McEvoy Arts’ fifth anniversary exhibition Color Code celebrates color and its vibrant expressions in the arts. Modern and contemporary artworks from the McEvoy Family Collection join four new commissions by Bay Area artists Sadie Barnette, Angela Hennessy, Clare Rojas, and Zio Ziegler to showcase how we bring color into our lives.

Barnette’s installation is a tribute to family in rainbow hues celebrating connection and legacy. Hennessy’s gilded wall works evoke the complex racial and colonialist histories embedded in the colors black and gold. Rojas’ portraits of a girl play with how color palettes and shapes can suggest space, character, and mood. Ziegler’s paintings are as complex as the imaginary landscapes of Hieronymous Bosch, delving into memory as fiction in the digital age. These new works are complemented by a selection of painting, sculpture, and photography from the McEvoy Family Collection by colorists Etel Adnan, Ricci Albenda, David Alekhuogie, William Eggleston, Spencer Finch, Marilyn Minter, Gordon Parks, David Benjamin Sherry, and others.

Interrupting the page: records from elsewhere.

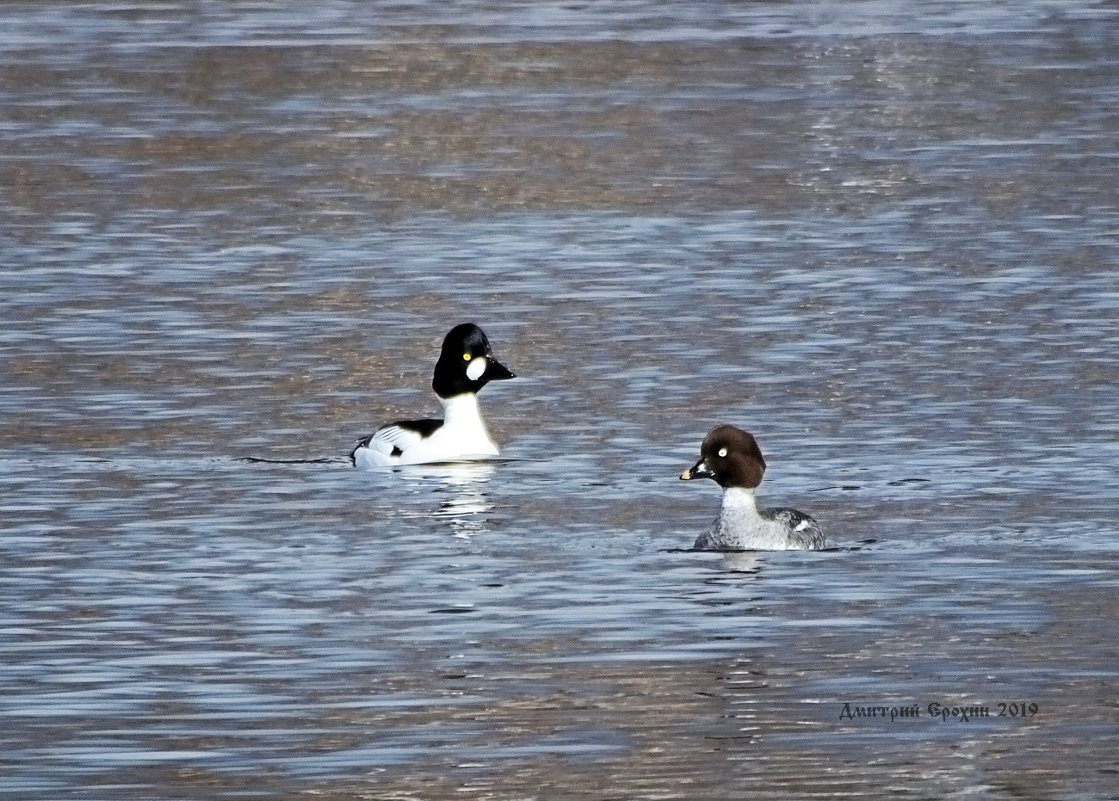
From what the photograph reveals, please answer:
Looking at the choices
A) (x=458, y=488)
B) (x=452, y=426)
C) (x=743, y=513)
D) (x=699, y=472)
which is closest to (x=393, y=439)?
(x=452, y=426)

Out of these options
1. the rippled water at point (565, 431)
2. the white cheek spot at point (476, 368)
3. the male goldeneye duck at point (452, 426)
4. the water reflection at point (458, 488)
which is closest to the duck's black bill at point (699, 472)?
the rippled water at point (565, 431)

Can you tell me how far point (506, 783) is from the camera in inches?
413

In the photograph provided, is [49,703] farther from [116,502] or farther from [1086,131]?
[1086,131]

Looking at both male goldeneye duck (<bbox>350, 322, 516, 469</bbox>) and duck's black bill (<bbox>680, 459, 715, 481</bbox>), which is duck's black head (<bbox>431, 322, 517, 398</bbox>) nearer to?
male goldeneye duck (<bbox>350, 322, 516, 469</bbox>)

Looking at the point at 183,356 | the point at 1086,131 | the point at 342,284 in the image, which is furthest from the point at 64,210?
the point at 1086,131

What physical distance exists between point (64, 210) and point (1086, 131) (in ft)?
38.4

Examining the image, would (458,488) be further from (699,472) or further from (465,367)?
(699,472)

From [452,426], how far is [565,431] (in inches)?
30.3

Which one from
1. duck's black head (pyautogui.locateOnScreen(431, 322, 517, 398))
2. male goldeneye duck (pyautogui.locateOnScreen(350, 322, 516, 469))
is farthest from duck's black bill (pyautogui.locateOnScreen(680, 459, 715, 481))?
duck's black head (pyautogui.locateOnScreen(431, 322, 517, 398))

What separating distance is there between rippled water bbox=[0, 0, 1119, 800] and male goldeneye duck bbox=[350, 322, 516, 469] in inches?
7.8

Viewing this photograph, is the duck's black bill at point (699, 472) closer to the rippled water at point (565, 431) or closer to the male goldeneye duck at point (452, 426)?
the rippled water at point (565, 431)

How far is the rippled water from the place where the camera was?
37.1 ft

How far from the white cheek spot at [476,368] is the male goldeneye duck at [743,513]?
3.54 metres

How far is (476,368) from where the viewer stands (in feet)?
60.7
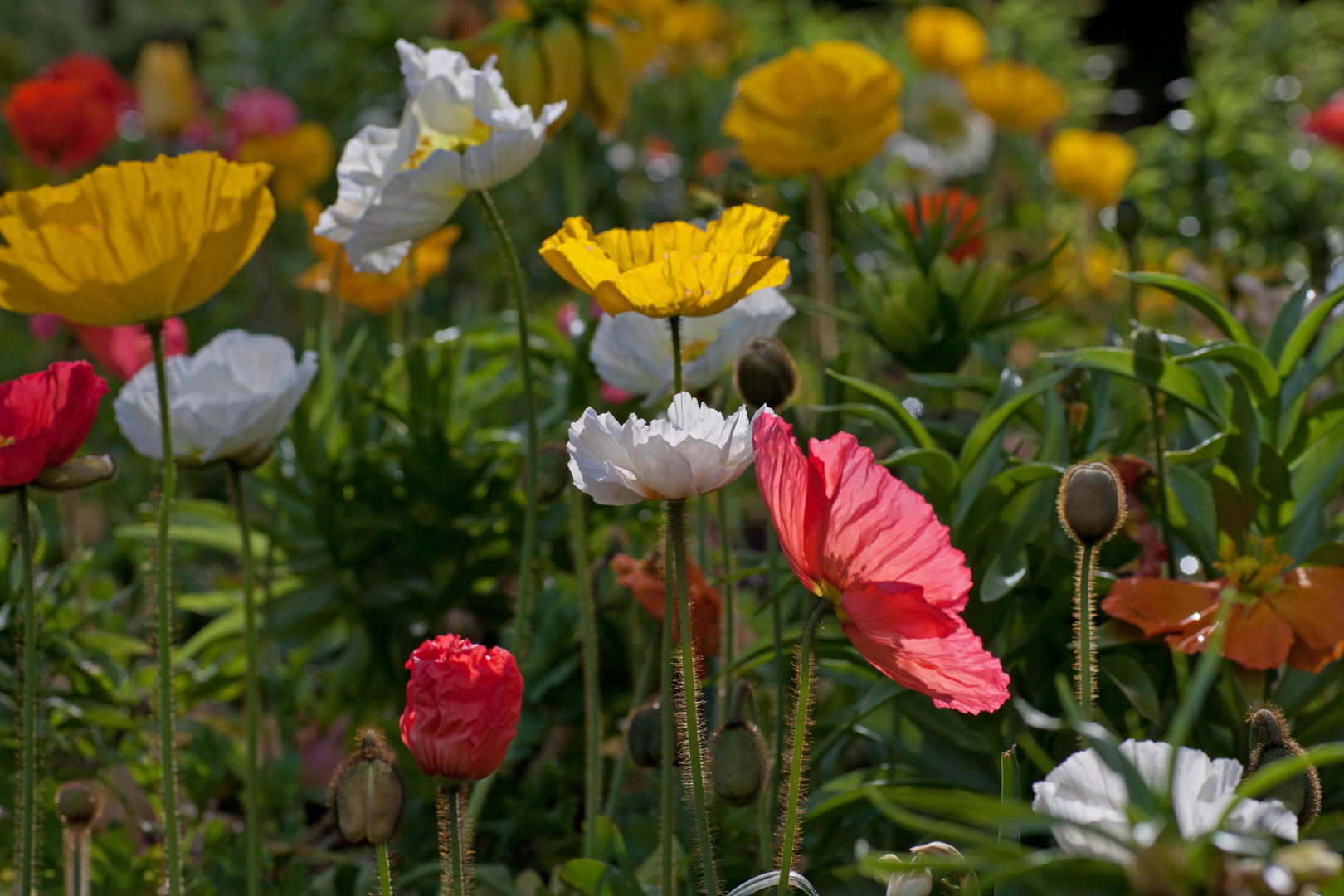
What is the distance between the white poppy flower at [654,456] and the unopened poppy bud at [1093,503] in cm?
19

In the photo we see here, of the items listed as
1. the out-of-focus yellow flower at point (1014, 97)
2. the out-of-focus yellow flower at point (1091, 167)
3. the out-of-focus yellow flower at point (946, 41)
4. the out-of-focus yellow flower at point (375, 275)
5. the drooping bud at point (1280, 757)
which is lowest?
the out-of-focus yellow flower at point (1091, 167)

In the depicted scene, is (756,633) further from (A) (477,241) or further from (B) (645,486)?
(A) (477,241)

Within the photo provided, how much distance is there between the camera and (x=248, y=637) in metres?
0.99

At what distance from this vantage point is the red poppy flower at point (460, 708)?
2.21 ft

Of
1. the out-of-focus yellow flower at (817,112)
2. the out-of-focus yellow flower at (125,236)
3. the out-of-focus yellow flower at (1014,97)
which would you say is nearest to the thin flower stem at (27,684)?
the out-of-focus yellow flower at (125,236)

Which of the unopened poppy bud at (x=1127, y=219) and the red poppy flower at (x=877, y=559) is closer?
the red poppy flower at (x=877, y=559)

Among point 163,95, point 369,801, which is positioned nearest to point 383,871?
point 369,801

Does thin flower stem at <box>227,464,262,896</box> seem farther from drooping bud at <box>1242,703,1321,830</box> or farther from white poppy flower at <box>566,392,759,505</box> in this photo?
drooping bud at <box>1242,703,1321,830</box>

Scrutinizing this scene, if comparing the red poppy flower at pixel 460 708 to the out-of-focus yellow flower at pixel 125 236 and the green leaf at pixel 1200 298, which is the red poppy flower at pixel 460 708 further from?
the green leaf at pixel 1200 298

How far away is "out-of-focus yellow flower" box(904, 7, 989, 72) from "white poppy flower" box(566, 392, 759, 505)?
122 inches

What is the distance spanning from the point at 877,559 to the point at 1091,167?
2.52m

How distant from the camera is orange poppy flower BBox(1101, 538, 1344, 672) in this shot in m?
0.88

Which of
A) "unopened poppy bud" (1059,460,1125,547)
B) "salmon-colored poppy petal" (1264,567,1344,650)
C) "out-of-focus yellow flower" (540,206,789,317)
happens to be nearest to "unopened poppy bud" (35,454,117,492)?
"out-of-focus yellow flower" (540,206,789,317)

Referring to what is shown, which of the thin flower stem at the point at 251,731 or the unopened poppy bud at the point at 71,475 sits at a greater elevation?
the unopened poppy bud at the point at 71,475
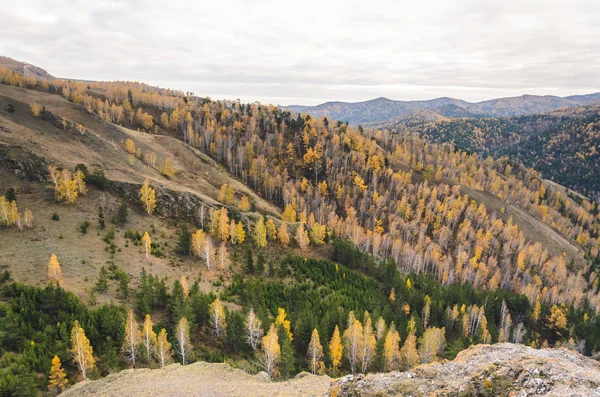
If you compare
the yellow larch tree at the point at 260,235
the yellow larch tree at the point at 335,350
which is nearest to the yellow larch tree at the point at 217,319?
the yellow larch tree at the point at 335,350

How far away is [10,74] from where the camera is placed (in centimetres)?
18438

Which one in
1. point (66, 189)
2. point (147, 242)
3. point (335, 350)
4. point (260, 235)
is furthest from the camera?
point (260, 235)

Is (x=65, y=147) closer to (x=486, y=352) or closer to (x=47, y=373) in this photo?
(x=47, y=373)

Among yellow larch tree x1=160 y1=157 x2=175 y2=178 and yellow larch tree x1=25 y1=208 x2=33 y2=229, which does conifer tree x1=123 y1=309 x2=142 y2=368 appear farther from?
yellow larch tree x1=160 y1=157 x2=175 y2=178

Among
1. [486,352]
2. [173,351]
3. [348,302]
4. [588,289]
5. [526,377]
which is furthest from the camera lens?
[588,289]

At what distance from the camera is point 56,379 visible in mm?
30469

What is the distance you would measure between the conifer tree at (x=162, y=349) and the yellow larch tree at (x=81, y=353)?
6.97m

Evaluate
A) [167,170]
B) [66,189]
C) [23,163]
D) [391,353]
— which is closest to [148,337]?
[391,353]

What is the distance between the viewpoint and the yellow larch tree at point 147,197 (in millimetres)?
75719

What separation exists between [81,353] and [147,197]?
1900 inches

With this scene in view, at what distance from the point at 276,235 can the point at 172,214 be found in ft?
99.0

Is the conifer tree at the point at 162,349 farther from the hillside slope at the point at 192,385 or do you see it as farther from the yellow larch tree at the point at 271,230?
the yellow larch tree at the point at 271,230

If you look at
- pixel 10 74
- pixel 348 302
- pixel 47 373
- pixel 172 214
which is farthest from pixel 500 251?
pixel 10 74

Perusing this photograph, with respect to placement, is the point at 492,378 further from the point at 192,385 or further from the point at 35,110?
the point at 35,110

These works speak to various color theories that abound in science and the arts. In ancient Greece, Aristotle held that deities sent down color from the heavens as celestial rays. In the seventeenth century, Sir Isaac Newton’s experiments with prisms led him to theorize that the real basis for visible color is in light itself, linking color systems to musical notation. For numerous visual artists, filmmakers, and designers, color is a both a means and an end. It is a tool for communicating stories, values, and ideas, as well as an expression of beauty, pleasure, and feeling in and of itself.

Color Code is accompanied by Visible Light, a program of short films in McEvoy Arts’ Screening Room about the relationship between light and color in the moving image; The Fifth Edition, a special anniversary newspaper showcasing color in the graphic arts; and workshops hosted by color specialists illuminating its important role in arts and design.